What to do
Exactly and only the lines below from the one containing "Cover of Wood" down to the one containing "whitetailed: A hunting" are wanted, both included; please exclude every picture.

Dataset extract
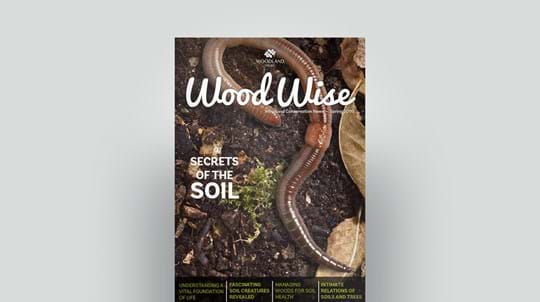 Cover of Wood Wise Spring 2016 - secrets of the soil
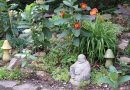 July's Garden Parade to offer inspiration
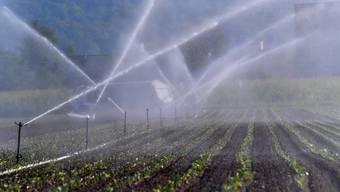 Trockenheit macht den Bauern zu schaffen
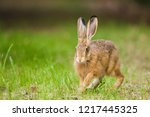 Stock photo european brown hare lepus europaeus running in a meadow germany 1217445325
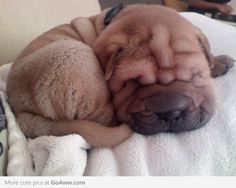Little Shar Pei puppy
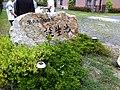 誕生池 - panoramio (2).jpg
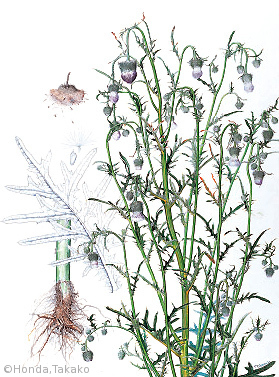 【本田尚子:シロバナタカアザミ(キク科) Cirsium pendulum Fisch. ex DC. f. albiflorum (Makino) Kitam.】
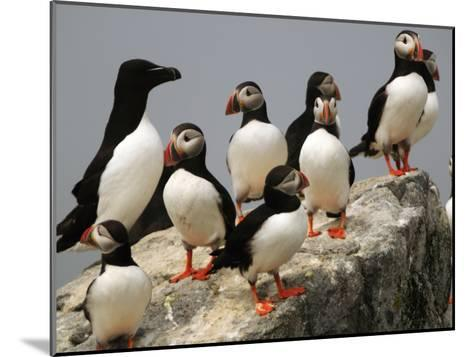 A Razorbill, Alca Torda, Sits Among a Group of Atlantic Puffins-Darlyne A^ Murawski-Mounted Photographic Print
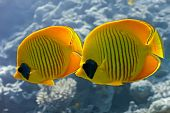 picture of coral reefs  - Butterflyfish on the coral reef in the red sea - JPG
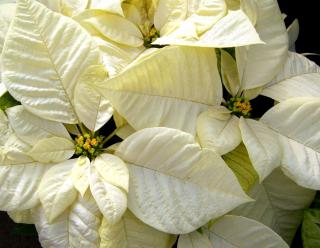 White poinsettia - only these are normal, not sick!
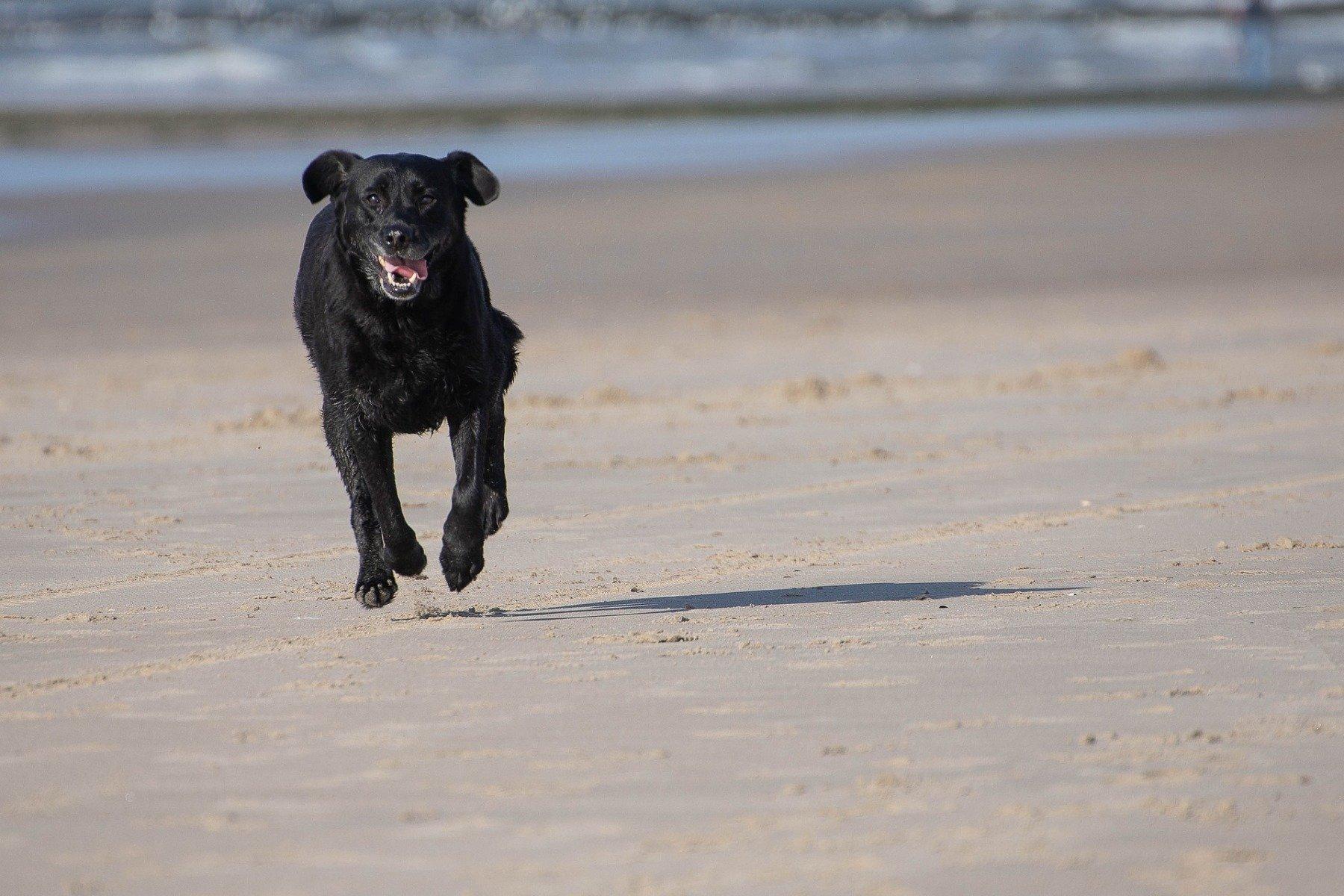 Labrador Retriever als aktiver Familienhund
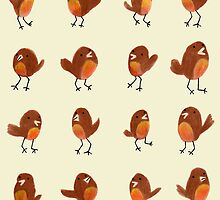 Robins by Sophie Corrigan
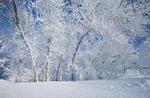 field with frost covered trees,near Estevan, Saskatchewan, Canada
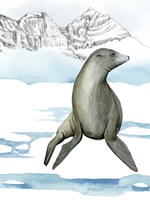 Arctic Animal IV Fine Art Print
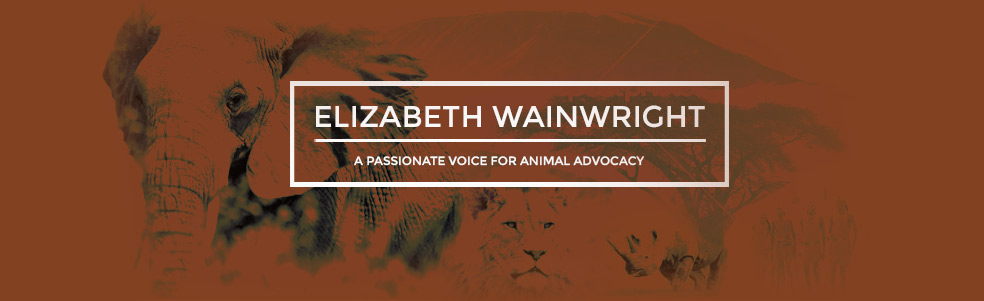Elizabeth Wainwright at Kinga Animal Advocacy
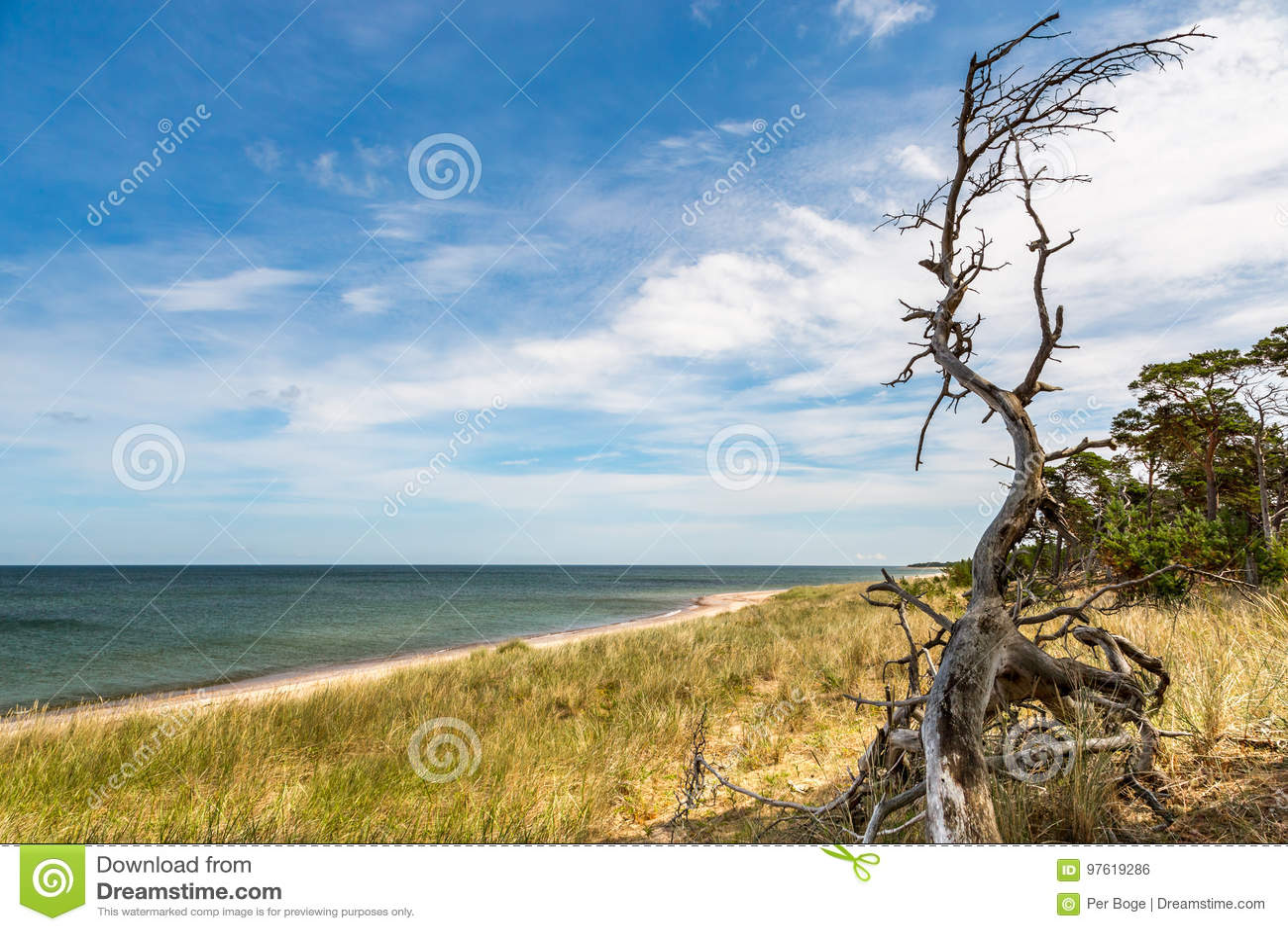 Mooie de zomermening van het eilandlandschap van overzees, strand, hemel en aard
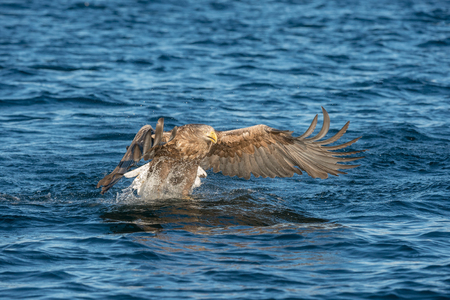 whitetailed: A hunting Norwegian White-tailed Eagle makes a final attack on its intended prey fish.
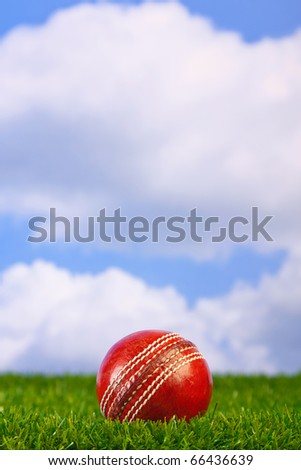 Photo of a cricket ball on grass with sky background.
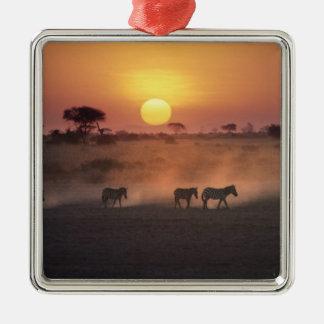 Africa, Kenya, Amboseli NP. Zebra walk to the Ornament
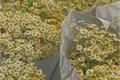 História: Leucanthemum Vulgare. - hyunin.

* * *

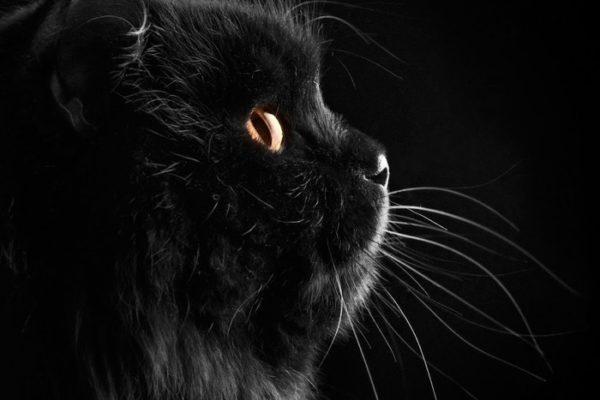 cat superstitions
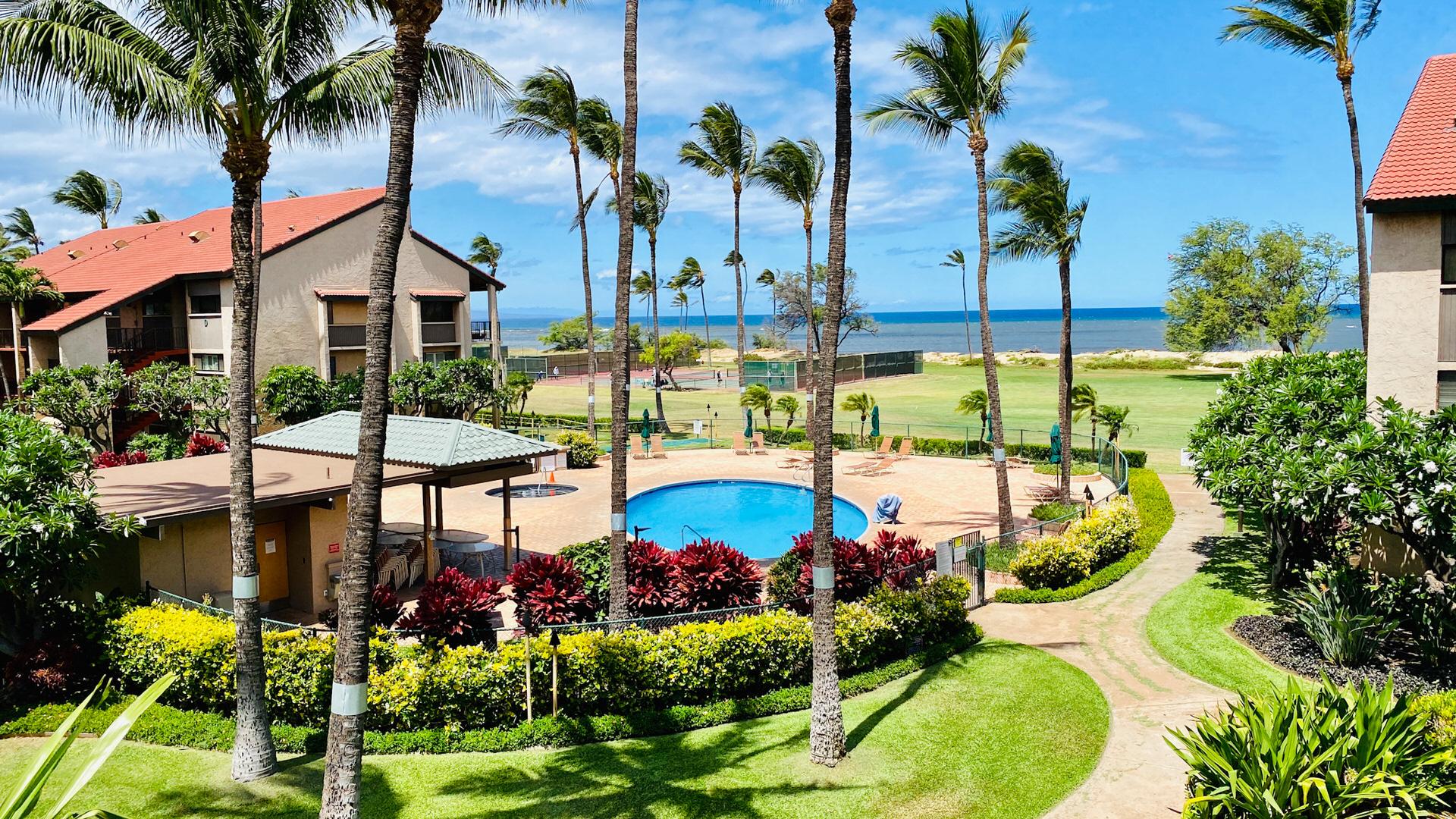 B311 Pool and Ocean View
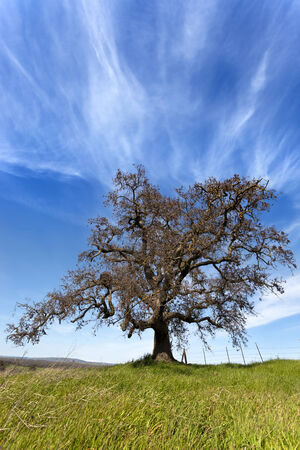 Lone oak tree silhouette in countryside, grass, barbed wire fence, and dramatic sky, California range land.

Task answer
 Cover of Wood Wise Spring 2016 - secrets of the soil
 July's Garden Parade to offer inspiration
 Trockenheit macht den Bauern zu schaffen
 Stock photo european brown hare lepus europaeus running in a meadow germany 1217445325
Little Shar Pei puppy
 誕生池 - panoramio (2).jpg
 【本田尚子:シロバナタカアザミ(キク科) Cirsium pendulum Fisch. ex DC. f. albiflorum (Makino) Kitam.】
 A Razorbill, Alca Torda, Sits Among a Group of Atlantic Puffins-Darlyne A^ Murawski-Mounted Photographic Print
 picture of coral reefs  - Butterflyfish on the coral reef in the red sea - JPG
 White poinsettia - only these are normal, not sick!
 Labrador Retriever als aktiver Familienhund
 Robins by Sophie Corrigan
 field with frost covered trees,near Estevan, Saskatchewan, Canada
 Arctic Animal IV Fine Art Print
Elizabeth Wainwright at Kinga Animal Advocacy
 Mooie de zomermening van het eilandlandschap van overzees, strand, hemel en aard
 whitetailed: A hunting Norwegian White-tailed Eagle makes a final attack on its intended prey fish.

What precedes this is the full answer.